世田谷で都区内最大級の建て替え 「桜上水」404戸(17棟)→878戸(9棟) 野村不・三井不レジ旧団地の良さも生かす
住宅新報 2013年9月17日 号 4面

桜上水ガーデンズの完成模型
野村不動産と三井不動産レジデンシャルは東京都世田谷区桜上水4丁目で取り組んできた都区内最大級のマンション建て替えプロジェクトを「桜上水ガーデンズ」(9棟、計878戸、非分譲362戸含む)として今秋から販売態勢に入る。9月14日にモデルルームを公開し、第1期販売は11月下旬を予定している。
元々は旧日本住宅公団(現都市再生機構)が分譲し、65年に完成した桜上水団地(17棟、計404戸)で、京王線桜上水駅から徒歩3分の緑の多い住宅地だった。住宅専有面積は60m2程度と広く、階段室のある通風に優れた間取りだったが、建物設備の老朽化や入居者の高齢化も進んだ危機感から89年に将来を考える会が発足して検討が始まった。野村不と三井不レジが事業参画したのは02年。マンション建て替え円滑化法の活用が決まり、09年に建て替え決議、10年に組合を設立して反対者との交渉を続けて事業化を実現した。
事業者側では、開発面積約4.7ヘクタールという建て替え事業を、桜上水団地が持っていた住環境や住戸設計の特徴、強固な住民コミュニティなどを現代に再生する「Re-birth」プロジェクトと位置付けた。3~5戸に1基のエレベーター配置と南北両面のバルコニーの採用でプライバシーなどに配慮した設計としたほか、敷地内のサクラなどの既存樹木を多数残した。また、免震構造や太陽光発電を採用。駐車場も地下・屋内空間とするなど新旧を融合した安全・安心の建物を目指した。
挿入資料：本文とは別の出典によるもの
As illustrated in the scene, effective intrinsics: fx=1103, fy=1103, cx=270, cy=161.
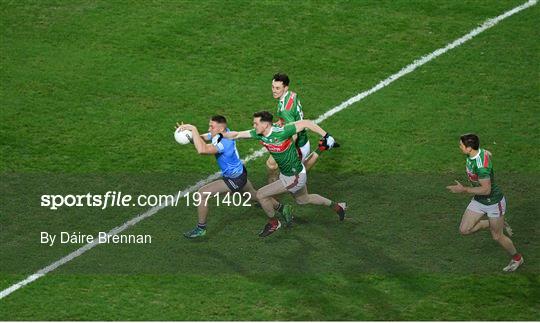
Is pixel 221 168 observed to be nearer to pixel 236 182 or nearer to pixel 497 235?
pixel 236 182

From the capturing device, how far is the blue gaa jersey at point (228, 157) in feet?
56.6

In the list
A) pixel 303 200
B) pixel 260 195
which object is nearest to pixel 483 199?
pixel 303 200

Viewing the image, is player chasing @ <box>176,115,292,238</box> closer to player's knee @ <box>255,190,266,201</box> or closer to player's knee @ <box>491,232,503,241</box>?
player's knee @ <box>255,190,266,201</box>

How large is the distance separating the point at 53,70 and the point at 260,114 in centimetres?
709

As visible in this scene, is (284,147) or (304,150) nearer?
(284,147)

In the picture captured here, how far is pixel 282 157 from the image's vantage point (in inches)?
685

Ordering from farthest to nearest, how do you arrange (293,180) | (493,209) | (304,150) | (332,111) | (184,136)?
(332,111) → (304,150) → (293,180) → (184,136) → (493,209)

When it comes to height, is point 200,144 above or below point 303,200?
above

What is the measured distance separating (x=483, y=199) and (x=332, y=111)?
18.1 ft

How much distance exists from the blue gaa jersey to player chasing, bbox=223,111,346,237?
0.16m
旧桜上水団地は使用建ぺい率20%・容積率60%だったが、都市計画決定で法定建ぺい率60%・容積率200%となったが、新建物では建ぺい率約41%、容積率約162%に抑えた設計とした。余剰容積を活用しているため、権利者は負担なしで同面積の住戸が取得できる形となった。
新建物は鉄筋コンクリート造り6~14階建てで、専有面積は58~111m2。価格は未定だが、3.3m2単価は330万円前後の見込み。これまで資料請求は5000組。入居は15年8月下旬の予定。共用施設などを拡充すると共に、新旧住民のコミュニティを促進するためのソフトにも力を入れていくという。